# Tackling overfitting via regularization

If a model suffers from overfitting, we also say that the model has a high variance, which can be caused by havting too many parameters that lead to a model that is too complex given the underlying data. Similarly, our model can also suffer from underfitting (high bias), which means that our model is not complex enough to capture the pattern in the training data well and therefore also suffers from low performance on unseen data.

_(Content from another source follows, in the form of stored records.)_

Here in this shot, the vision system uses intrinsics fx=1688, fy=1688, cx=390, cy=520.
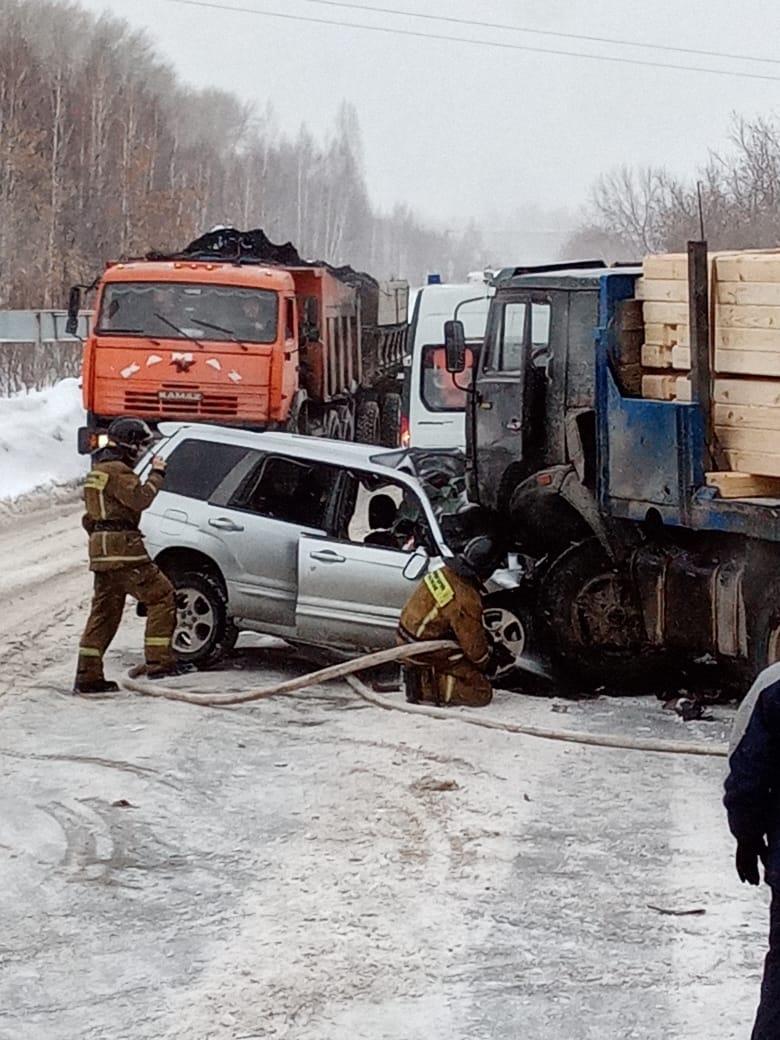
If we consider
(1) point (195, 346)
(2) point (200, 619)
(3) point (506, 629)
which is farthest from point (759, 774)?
(1) point (195, 346)

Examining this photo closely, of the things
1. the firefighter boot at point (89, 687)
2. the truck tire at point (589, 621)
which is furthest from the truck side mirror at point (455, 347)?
the firefighter boot at point (89, 687)

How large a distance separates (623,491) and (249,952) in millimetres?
4893

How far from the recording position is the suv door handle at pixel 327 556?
10414 mm

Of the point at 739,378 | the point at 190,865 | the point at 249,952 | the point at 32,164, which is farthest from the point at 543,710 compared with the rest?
the point at 32,164

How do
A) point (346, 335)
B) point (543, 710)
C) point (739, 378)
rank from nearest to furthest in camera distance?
point (739, 378)
point (543, 710)
point (346, 335)

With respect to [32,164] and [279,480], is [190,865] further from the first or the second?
[32,164]

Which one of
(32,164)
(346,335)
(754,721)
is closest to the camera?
(754,721)

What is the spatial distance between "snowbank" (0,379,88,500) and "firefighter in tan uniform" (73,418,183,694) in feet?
35.0

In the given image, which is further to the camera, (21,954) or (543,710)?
(543,710)

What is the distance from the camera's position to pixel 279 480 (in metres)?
10.8

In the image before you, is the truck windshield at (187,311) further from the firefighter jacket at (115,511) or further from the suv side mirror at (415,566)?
the firefighter jacket at (115,511)

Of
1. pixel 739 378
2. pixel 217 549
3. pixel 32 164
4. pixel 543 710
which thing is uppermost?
pixel 32 164

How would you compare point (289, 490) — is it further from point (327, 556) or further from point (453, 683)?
point (453, 683)

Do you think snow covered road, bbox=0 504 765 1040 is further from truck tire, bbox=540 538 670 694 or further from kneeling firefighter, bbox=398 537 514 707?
truck tire, bbox=540 538 670 694
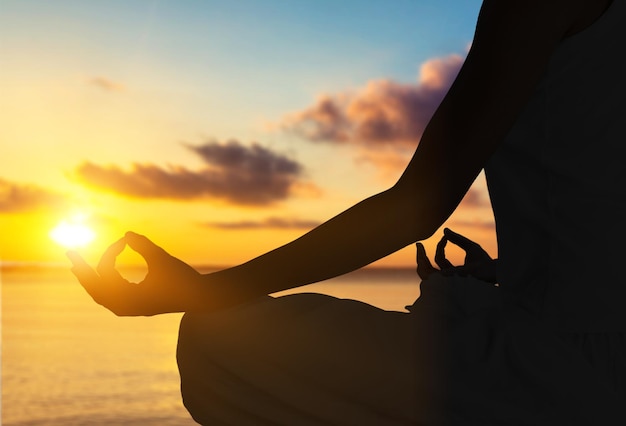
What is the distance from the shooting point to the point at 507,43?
1097 millimetres

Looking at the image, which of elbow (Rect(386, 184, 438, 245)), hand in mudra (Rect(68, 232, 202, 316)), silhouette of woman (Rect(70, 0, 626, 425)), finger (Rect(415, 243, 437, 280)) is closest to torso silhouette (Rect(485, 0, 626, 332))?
silhouette of woman (Rect(70, 0, 626, 425))

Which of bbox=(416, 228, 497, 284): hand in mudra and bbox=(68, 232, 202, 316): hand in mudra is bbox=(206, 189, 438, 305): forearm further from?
bbox=(416, 228, 497, 284): hand in mudra

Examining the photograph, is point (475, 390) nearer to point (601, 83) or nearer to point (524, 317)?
point (524, 317)

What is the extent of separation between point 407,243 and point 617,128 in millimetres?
366

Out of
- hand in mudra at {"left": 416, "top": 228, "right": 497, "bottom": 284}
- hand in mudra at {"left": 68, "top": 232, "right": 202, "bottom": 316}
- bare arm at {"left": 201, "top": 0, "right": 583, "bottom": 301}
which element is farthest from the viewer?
hand in mudra at {"left": 416, "top": 228, "right": 497, "bottom": 284}

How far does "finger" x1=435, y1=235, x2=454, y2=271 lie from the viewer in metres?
1.90

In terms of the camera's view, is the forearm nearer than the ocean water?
Yes

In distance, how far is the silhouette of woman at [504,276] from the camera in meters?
1.14

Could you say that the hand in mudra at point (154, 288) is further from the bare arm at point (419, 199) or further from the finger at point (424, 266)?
the finger at point (424, 266)

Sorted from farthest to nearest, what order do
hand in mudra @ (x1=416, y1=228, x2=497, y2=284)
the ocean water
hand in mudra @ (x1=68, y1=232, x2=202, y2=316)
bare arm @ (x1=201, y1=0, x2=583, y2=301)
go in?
1. the ocean water
2. hand in mudra @ (x1=416, y1=228, x2=497, y2=284)
3. hand in mudra @ (x1=68, y1=232, x2=202, y2=316)
4. bare arm @ (x1=201, y1=0, x2=583, y2=301)

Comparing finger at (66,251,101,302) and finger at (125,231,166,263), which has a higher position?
finger at (125,231,166,263)

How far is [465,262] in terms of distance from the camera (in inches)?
75.8

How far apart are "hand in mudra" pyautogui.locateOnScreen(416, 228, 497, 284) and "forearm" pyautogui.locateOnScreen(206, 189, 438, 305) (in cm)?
64

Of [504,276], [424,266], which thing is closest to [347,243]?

* **Variance**: Variance measures the consistency (or variability) of the model prediction for a particular sample instance if we would retrain the model multiple times, for example, on different subsets of the training dataset. We can say that the model is sensitive to the *randomness* in the training data.  
* **Bias**: Bias measures how far off the predictions are from the correct values in general if we rebuild the model multiple times on different training datasets; bias is the measure of the *systematic error* that is not due to randomness.

## L2 regularization

$$\frac{\lambda}{2}\Vert{\mathbf{w}}\Vert^2 = \frac{\lambda}{2}\sum^m_{j=1}w^2_j$$

Here, $\lambda$ is the so-called regularization parameter.  
In order to apply regularization, we just need to add the regularization term to the cost function that we definied for logistic regression to shrink the weights:  
$$J(\mathbf{w}) = \sum^n_{i=1}[-y^{(i)}log(\phi(z^{(i)}))-(1-y^{(i)})log(1-\phi(z^{(i)}))]+\frac{\lambda}{2}\Vert w\Vert^2$$

Via the regularization parameter $\lambda$, we can then control how well we fit the training data while keeping the weights small. By increaseing the value of $\lambda$, we increase the regularization strength.

The parameter `C` that is implemented for the `LogisticRegression` class in scikit-learn comes from a convention in support vector machines. `C` is directly related to the regularization parameter $\lambda$, which is its inverse   
$$C = \frac{1}{\lambda}$$

**Question:** Did we mention that we could use L2 to handle overfitting in linear regression class?